Assim, não poderíamos falar em um “salário doméstico” para as donas de casa, pois seu trabalho não produz valores de uso que tenham um valor de troca e, consequentemente, dele não se extrai diretamente mais-valia. Assim, o trabalho reprodutivo da dona de casa serve à autoprodução e ao autoconsumo, que não importam ao mercado. Contudo, este se apropria do trabalho da dona de casa, de maneira indireta, quando não arca com o ônus da produção dos valores de uso necessárias à reprodução da sua força de trabalho. Concluímos, assim, que o “trabalho doméstico é, então, necessário para a subsistência da sociedade em seu conjunto, embora não produza valores de troca” (ALBARRACÍN, 1999, p. 50), sendo fundamental tanto quanto o trabalho produtivo.
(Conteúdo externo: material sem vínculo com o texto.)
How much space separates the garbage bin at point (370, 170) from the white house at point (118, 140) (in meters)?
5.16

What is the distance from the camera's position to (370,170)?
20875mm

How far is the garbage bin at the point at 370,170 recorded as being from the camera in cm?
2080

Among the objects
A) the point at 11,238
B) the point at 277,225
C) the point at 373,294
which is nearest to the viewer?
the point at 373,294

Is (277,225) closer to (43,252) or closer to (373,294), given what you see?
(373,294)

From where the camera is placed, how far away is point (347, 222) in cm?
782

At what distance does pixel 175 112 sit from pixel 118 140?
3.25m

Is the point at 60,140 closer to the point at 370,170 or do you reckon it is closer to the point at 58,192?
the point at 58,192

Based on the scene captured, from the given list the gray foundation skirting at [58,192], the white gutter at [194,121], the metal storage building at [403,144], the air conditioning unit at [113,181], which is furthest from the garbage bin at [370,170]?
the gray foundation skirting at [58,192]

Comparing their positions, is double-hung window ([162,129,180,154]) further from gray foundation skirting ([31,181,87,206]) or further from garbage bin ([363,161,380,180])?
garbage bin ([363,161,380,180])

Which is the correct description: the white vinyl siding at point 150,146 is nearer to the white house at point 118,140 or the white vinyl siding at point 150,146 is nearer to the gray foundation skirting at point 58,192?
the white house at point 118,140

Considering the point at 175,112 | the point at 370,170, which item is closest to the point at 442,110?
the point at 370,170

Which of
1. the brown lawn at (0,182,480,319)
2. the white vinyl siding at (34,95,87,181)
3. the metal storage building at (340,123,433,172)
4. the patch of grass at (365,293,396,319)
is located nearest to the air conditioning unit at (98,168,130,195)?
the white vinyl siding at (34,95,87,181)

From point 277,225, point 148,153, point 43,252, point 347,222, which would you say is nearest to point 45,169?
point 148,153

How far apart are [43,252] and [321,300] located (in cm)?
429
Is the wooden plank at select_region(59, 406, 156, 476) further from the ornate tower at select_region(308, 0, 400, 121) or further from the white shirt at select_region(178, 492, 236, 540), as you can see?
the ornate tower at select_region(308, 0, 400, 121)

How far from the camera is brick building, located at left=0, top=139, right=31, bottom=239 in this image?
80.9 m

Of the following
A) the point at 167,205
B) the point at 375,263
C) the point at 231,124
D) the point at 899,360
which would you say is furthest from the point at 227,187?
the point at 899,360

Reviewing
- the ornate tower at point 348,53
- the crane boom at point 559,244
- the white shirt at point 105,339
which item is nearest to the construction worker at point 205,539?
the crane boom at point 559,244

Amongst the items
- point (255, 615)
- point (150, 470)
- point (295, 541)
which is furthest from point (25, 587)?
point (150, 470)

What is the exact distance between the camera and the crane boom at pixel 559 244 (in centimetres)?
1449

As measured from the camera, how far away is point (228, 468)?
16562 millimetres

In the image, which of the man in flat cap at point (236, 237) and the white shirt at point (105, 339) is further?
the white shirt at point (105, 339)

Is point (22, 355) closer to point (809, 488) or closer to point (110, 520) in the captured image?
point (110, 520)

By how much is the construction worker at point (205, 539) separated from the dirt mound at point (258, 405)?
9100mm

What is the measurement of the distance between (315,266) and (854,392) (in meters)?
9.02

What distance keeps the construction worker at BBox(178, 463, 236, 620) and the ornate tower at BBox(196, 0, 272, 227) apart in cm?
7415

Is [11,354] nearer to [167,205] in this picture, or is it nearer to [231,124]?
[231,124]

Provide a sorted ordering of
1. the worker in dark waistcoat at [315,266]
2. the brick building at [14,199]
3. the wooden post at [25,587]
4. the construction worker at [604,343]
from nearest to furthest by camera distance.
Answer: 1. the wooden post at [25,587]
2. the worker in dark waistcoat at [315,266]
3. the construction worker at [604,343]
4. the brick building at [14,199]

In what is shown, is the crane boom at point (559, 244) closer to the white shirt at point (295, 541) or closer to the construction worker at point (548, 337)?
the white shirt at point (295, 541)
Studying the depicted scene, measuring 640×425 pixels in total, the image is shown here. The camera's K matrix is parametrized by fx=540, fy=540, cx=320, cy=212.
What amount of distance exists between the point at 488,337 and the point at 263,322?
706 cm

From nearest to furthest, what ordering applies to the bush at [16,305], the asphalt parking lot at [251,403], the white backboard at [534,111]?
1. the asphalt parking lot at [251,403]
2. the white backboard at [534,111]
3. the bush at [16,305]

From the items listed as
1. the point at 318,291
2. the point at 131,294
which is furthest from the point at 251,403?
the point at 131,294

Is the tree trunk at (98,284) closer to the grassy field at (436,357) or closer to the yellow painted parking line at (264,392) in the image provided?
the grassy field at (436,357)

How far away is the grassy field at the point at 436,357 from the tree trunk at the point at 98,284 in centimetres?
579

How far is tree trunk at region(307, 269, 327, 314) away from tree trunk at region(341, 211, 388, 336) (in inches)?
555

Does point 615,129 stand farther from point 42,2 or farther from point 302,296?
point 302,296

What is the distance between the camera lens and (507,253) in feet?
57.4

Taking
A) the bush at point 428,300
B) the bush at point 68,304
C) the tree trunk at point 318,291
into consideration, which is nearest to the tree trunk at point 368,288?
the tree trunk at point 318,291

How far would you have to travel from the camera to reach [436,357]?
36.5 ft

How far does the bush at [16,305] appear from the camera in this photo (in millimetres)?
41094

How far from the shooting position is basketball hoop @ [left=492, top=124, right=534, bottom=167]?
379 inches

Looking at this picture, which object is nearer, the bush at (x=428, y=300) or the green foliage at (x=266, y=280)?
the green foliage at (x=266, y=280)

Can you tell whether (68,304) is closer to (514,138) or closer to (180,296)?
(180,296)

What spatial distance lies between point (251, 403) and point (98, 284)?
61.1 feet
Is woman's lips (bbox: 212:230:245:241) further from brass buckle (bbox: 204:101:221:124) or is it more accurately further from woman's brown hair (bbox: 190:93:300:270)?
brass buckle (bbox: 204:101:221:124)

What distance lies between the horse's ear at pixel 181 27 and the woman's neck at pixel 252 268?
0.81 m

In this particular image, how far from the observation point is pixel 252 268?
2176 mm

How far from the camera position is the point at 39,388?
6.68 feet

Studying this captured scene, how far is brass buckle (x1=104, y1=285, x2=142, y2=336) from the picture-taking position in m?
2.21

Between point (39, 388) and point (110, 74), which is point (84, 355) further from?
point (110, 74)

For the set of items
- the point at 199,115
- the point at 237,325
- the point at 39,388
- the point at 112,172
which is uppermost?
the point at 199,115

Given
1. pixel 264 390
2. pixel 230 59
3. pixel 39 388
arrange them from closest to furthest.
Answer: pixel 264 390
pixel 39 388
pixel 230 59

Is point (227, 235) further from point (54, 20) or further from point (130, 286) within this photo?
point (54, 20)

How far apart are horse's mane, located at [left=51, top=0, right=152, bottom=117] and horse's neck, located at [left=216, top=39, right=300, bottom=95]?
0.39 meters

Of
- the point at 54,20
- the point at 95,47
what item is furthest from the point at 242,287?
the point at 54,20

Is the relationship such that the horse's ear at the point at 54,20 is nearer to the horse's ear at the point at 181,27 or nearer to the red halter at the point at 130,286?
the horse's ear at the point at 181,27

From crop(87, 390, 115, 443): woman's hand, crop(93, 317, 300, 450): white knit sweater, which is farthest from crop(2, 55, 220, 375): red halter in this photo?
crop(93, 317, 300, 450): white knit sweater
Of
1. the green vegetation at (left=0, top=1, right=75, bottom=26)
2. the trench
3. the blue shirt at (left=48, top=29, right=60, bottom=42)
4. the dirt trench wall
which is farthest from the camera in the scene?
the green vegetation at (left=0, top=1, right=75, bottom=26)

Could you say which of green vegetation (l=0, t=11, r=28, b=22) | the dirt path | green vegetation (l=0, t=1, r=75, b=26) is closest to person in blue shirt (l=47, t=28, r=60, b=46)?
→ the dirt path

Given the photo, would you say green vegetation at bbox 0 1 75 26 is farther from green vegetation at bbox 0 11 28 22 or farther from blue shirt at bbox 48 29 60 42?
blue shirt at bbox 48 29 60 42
Dessa forma, encontramo-nos diante de uma situação onde a dona de casa não pode ser considerada uma trabalhadora regular, com direito a um salário, fruto de seu trabalho, ficando dependente dos membros familiares para prover seu sustento. Portanto, a condição de dona de casa não traz em si a possibilidade de autonomia das mulheres. Como nos mostra Albarracín (1999, p.55):

Na sociedade capitalista, a produção de valores de uso pela mulher no seio da família não é suficiente para sua subsistência, porque ela precisa adquirir mercadorias para completar os meios de que necessita para viver. A única mercadoria que a família tem para vender e obter os meios de que necessita para comprá-las é sua força de trabalho. A família, como instituição patriarcal, é que se encarrega de manter a divisão sexual do trabalho: a mulher faz o trabalho doméstico e o homem vende sua força em troca de um salário, ou seja, realiza o trabalho assalariado [...] o fato de existirem famílias em que o homem e a mulher sejam assalariados ou mesmo somente a mulher não muda as coisas, já que, em qualquer caso, na imensa maioria dos casos, é a mulher que realiza o trabalho doméstico.

Concluímos este capítulo reafirmando que apesar do trabalho reprodutivo não poder ser contabilizado economicamente, não deixa de representar uma contribuição massiva para a

manutenção e reprodução do próprio sistema capitalista, uma vez que viabiliza a reposição e manutenção de sua força de trabalho, sem a qual não pode se manter. Além do que ressaltamos que este trabalho vem a cada dia sendo mais relevante para nossa sociedade, que vive um contexto de “crise do cuidado” (BRITES, 2013) e que apresenta um envelhecimento da população que, associado ao retardo na saída dos jovens de casa, torna cada vez mais necessário o trabalho reprodutivo. Sendo assim, acreditamos ser de suma importância problematizar e dar maior visibilidade ao trabalho realizado pela dona de casa.

Tendo discutido sobre a participação da mulher no mundo laboral, buscando evidenciar a forma como ela se insere e nele permanece, passando pela distinção e caracterização do seu trabalho produtivo e reprodutivo até chegarmos à figura da dona de casa, trabalhadora que se insere na lógica reprodutiva, acreditamos ser necessário nos voltarmos para a categoria analítica do nosso estudo: o tempo de trabalho reprodutivo. Portanto, no capítulo seguinte discorreremos sobre o tempo como uma ferramenta metodológica para os estudos sobre as transformações do mundo laboral a fim de possibilitar ao nosso leitor a compreensão da tomada desta categoria para estudarmos o trabalho desempenhado pela dona de casa, além de abordarmos as implicações da duração temporal no cotidiano das mulheres, em especial das donas de casa.